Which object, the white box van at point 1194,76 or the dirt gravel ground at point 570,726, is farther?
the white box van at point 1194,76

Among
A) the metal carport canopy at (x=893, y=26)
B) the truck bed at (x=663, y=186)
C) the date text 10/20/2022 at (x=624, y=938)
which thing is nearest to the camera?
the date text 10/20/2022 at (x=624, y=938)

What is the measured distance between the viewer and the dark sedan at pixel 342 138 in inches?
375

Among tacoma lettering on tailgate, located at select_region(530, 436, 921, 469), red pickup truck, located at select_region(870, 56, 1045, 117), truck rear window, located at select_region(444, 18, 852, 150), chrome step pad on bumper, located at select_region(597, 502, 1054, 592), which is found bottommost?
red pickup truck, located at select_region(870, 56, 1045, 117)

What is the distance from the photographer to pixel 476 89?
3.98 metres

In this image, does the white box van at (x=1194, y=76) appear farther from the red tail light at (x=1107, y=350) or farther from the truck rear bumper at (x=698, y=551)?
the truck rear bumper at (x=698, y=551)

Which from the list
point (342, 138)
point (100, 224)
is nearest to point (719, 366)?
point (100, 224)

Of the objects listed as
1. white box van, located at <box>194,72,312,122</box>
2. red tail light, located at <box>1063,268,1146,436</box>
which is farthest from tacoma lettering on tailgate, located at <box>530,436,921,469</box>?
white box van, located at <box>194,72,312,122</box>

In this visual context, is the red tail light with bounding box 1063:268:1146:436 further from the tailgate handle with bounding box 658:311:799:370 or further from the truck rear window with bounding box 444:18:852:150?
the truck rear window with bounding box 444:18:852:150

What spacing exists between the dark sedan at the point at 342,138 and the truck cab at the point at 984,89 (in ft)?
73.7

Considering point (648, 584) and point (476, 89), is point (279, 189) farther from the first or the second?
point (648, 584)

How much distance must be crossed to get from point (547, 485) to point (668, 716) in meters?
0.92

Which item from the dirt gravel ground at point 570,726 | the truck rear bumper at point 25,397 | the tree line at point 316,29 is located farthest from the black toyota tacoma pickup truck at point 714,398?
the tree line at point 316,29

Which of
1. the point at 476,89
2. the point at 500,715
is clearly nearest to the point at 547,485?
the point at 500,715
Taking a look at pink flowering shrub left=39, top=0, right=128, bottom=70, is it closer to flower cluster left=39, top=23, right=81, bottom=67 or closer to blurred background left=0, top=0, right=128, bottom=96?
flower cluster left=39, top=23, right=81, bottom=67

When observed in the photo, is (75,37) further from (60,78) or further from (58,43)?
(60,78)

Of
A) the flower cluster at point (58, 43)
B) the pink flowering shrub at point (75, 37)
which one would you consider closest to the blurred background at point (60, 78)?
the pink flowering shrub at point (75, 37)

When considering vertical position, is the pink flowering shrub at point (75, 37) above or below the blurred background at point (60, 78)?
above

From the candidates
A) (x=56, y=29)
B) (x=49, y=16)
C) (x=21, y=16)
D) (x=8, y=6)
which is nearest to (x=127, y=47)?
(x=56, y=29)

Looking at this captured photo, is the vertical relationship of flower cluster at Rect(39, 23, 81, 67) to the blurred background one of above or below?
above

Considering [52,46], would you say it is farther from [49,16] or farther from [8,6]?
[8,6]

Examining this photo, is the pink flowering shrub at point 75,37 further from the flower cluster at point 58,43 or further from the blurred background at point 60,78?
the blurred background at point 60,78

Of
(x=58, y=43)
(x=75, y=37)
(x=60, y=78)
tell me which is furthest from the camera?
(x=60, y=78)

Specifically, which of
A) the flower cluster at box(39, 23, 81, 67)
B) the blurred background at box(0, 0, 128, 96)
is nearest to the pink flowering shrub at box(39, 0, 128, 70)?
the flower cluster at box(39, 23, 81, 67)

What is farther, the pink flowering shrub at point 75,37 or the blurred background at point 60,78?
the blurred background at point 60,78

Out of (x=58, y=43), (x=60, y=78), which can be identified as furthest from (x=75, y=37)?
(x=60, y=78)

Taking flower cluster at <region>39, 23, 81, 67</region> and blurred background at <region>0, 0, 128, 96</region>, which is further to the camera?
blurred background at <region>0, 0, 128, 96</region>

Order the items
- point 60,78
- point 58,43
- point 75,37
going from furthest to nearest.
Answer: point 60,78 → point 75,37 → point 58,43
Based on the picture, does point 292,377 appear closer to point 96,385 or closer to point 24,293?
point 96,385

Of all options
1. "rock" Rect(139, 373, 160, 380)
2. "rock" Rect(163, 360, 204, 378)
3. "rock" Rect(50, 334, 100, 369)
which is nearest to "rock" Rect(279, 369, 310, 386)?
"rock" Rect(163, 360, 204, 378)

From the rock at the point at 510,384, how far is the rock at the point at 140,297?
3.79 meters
——
#### [The task]
Return all of the data word for word.

#### [Response for this exercise]
Which object, the white box van at point 1194,76 or the dirt gravel ground at point 570,726, is farther?
the white box van at point 1194,76

Among
A) the metal carport canopy at (x=893, y=26)
B) the truck bed at (x=663, y=186)
C) the date text 10/20/2022 at (x=624, y=938)
which thing is nearest to the camera?
the date text 10/20/2022 at (x=624, y=938)

What is the measured distance between the viewer and the dark sedan at pixel 342 138 in inches?
375

Among tacoma lettering on tailgate, located at select_region(530, 436, 921, 469), red pickup truck, located at select_region(870, 56, 1045, 117), truck rear window, located at select_region(444, 18, 852, 150), chrome step pad on bumper, located at select_region(597, 502, 1054, 592), which is found bottommost?
red pickup truck, located at select_region(870, 56, 1045, 117)

What is the distance from the photographer to pixel 476 89?
3.98 metres

In this image, does the white box van at (x=1194, y=76) appear farther from the red tail light at (x=1107, y=350) or farther from the truck rear bumper at (x=698, y=551)?
the truck rear bumper at (x=698, y=551)

Which from the list
point (342, 138)
point (100, 224)
is nearest to point (719, 366)?
point (100, 224)

Of the objects listed as
1. white box van, located at <box>194,72,312,122</box>
2. red tail light, located at <box>1063,268,1146,436</box>
which is farthest from tacoma lettering on tailgate, located at <box>530,436,921,469</box>?
white box van, located at <box>194,72,312,122</box>

In this visual context, is the red tail light with bounding box 1063:268:1146:436 further from the tailgate handle with bounding box 658:311:799:370 or further from the truck rear window with bounding box 444:18:852:150?
the truck rear window with bounding box 444:18:852:150

What spacing exists between the dark sedan at the point at 342,138 and the truck cab at the point at 984,89 (in ft)?
73.7

Considering point (648, 584) and point (476, 89), is point (279, 189) farther from the first or the second?
point (648, 584)

How much distance must be crossed to get from point (547, 485) to point (668, 716) in meters?
0.92

Which item from the dirt gravel ground at point 570,726 | the truck rear bumper at point 25,397 | the tree line at point 316,29 is located farthest from the black toyota tacoma pickup truck at point 714,398?
the tree line at point 316,29

Which of
1. the point at 476,89
2. the point at 500,715
is clearly nearest to the point at 547,485?
the point at 500,715
Taking a look at pink flowering shrub left=39, top=0, right=128, bottom=70, is it closer to flower cluster left=39, top=23, right=81, bottom=67 or closer to blurred background left=0, top=0, right=128, bottom=96?
flower cluster left=39, top=23, right=81, bottom=67

When observed in the photo, is (75,37) further from (60,78) or further from (58,43)?
(60,78)

Of
A) the flower cluster at point (58, 43)
B) the pink flowering shrub at point (75, 37)
which one would you consider closest to the blurred background at point (60, 78)?
the pink flowering shrub at point (75, 37)

When considering vertical position, is the pink flowering shrub at point (75, 37) above or below the blurred background at point (60, 78)?
above

From the candidates
A) (x=56, y=29)
B) (x=49, y=16)
C) (x=21, y=16)
D) (x=8, y=6)
which is nearest to (x=127, y=47)?
(x=56, y=29)

Looking at this captured photo, is the vertical relationship of flower cluster at Rect(39, 23, 81, 67) to the blurred background one of above or below?
above

Considering [52,46], would you say it is farther from [49,16] or farther from [8,6]?
[8,6]

Examining this photo, is the pink flowering shrub at point 75,37 further from the flower cluster at point 58,43 or further from the blurred background at point 60,78?
the blurred background at point 60,78

Of
(x=58, y=43)
(x=75, y=37)
(x=60, y=78)
tell me which is furthest from the camera?
(x=60, y=78)

Specifically, which of
A) the flower cluster at box(39, 23, 81, 67)
B) the blurred background at box(0, 0, 128, 96)
is nearest to the pink flowering shrub at box(39, 0, 128, 70)?
the flower cluster at box(39, 23, 81, 67)

What is farther, the pink flowering shrub at point 75,37 or the blurred background at point 60,78?
the blurred background at point 60,78

Out of (x=58, y=43), (x=60, y=78), which can be identified as furthest from (x=75, y=37)?
(x=60, y=78)

Taking flower cluster at <region>39, 23, 81, 67</region> and blurred background at <region>0, 0, 128, 96</region>, which is further to the camera?
blurred background at <region>0, 0, 128, 96</region>

Order the items
- point 60,78
- point 58,43
- point 75,37
going from furthest to nearest.
Answer: point 60,78 → point 75,37 → point 58,43
Based on the picture, does point 292,377 appear closer to point 96,385 or closer to point 24,293?
point 96,385

Of all options
1. "rock" Rect(139, 373, 160, 380)
2. "rock" Rect(163, 360, 204, 378)
3. "rock" Rect(50, 334, 100, 369)
which is nearest to "rock" Rect(279, 369, 310, 386)?
"rock" Rect(163, 360, 204, 378)

From the rock at the point at 510,384, how far is the rock at the point at 140,297?
3.79 meters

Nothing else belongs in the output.